▶ About this exercise:
Starting from the line with "フロアスタンドライトの画像", please copy exactly every line to the end of the listing, but not the pictures.

▶ Data records:

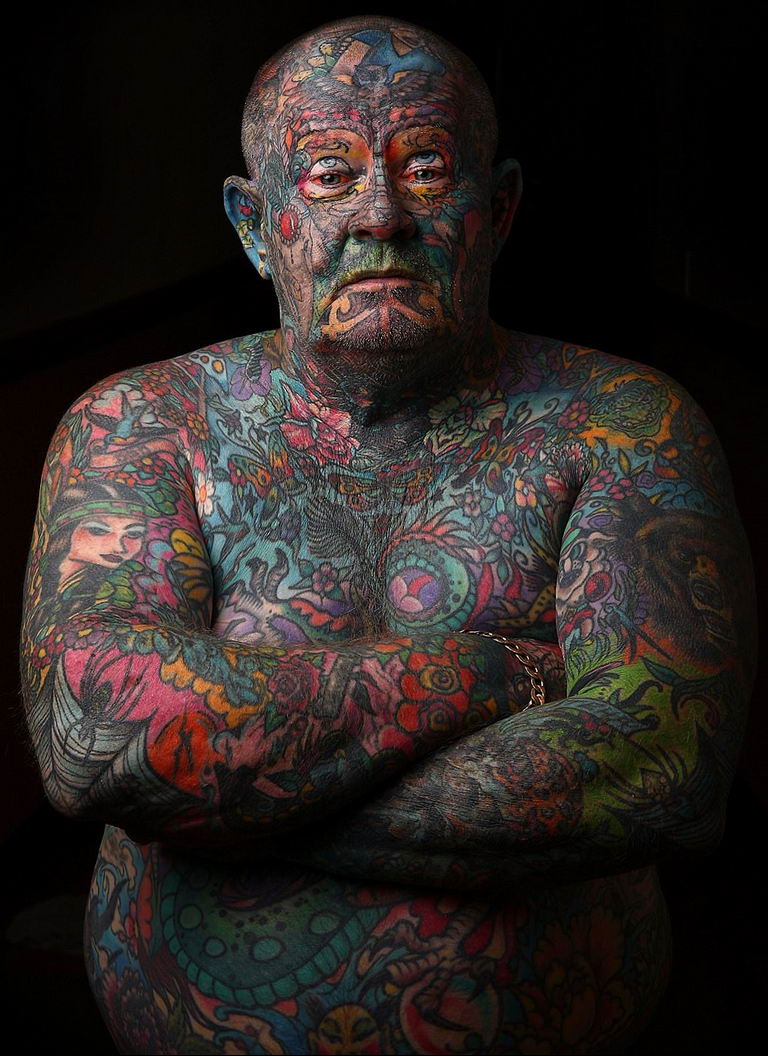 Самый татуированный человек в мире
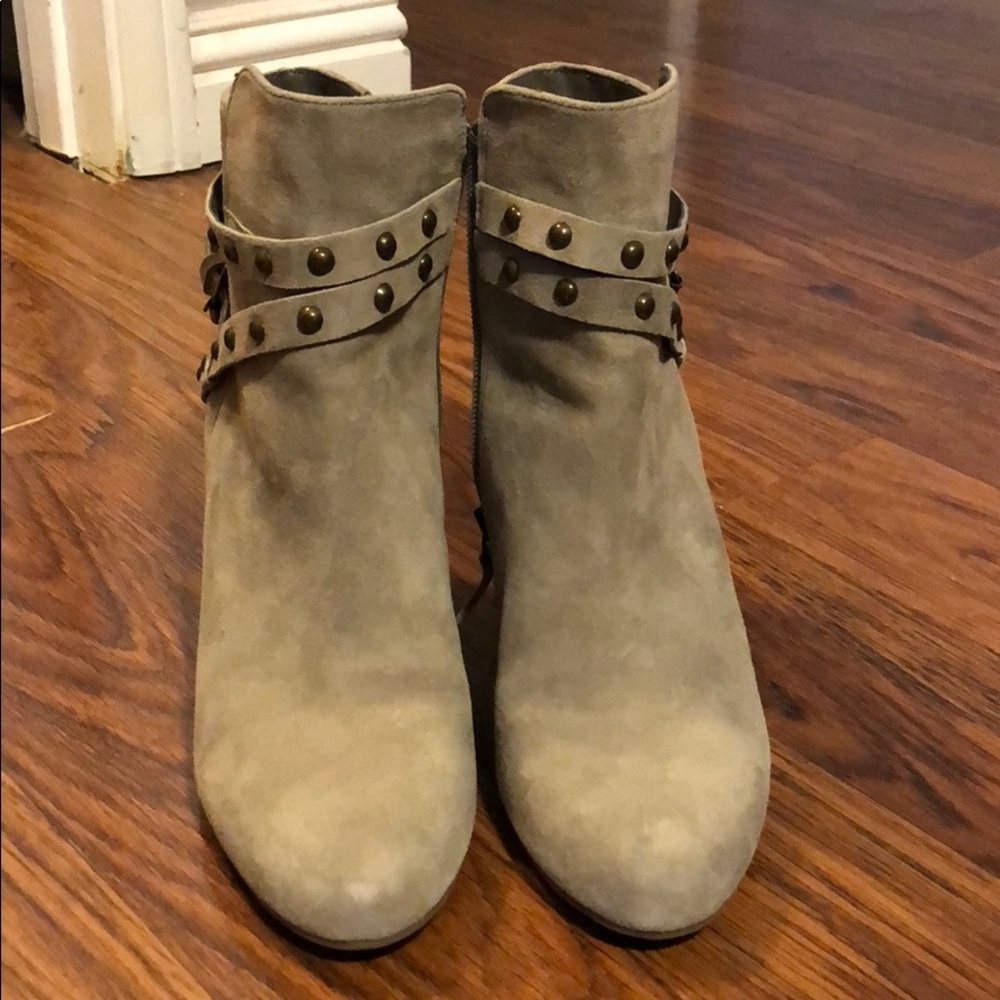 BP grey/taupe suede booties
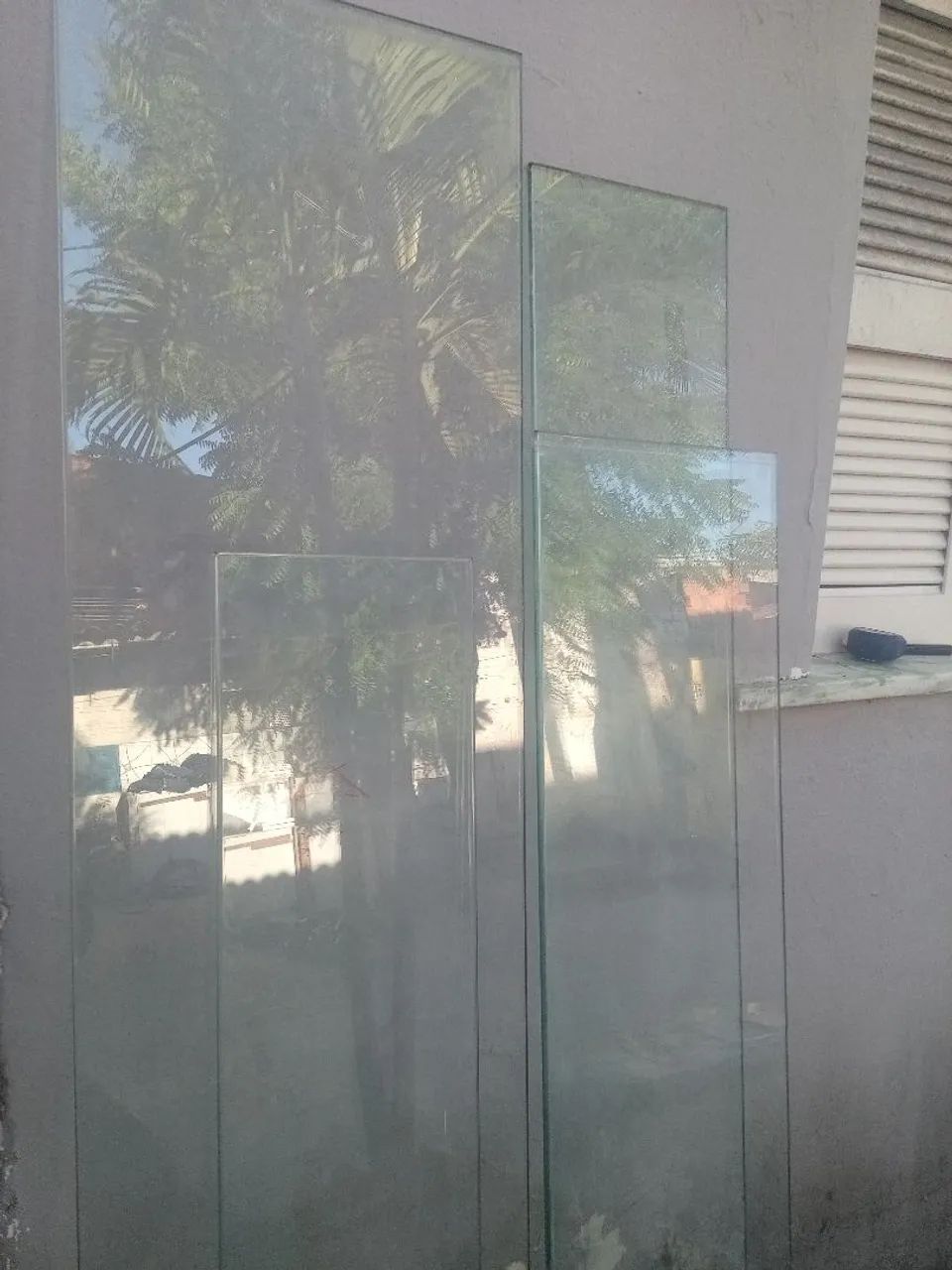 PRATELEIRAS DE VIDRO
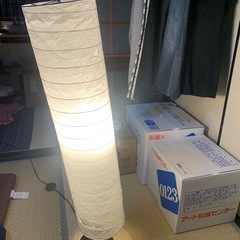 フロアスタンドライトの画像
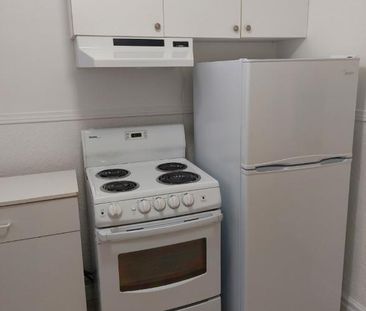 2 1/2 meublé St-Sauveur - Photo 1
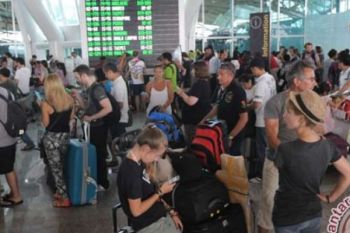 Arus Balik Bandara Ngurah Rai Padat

▶ Your solution:
 フロアスタンドライトの画像
 2 1/2 meublé St-Sauveur - Photo 1
 Arus Balik Bandara Ngurah Rai Padat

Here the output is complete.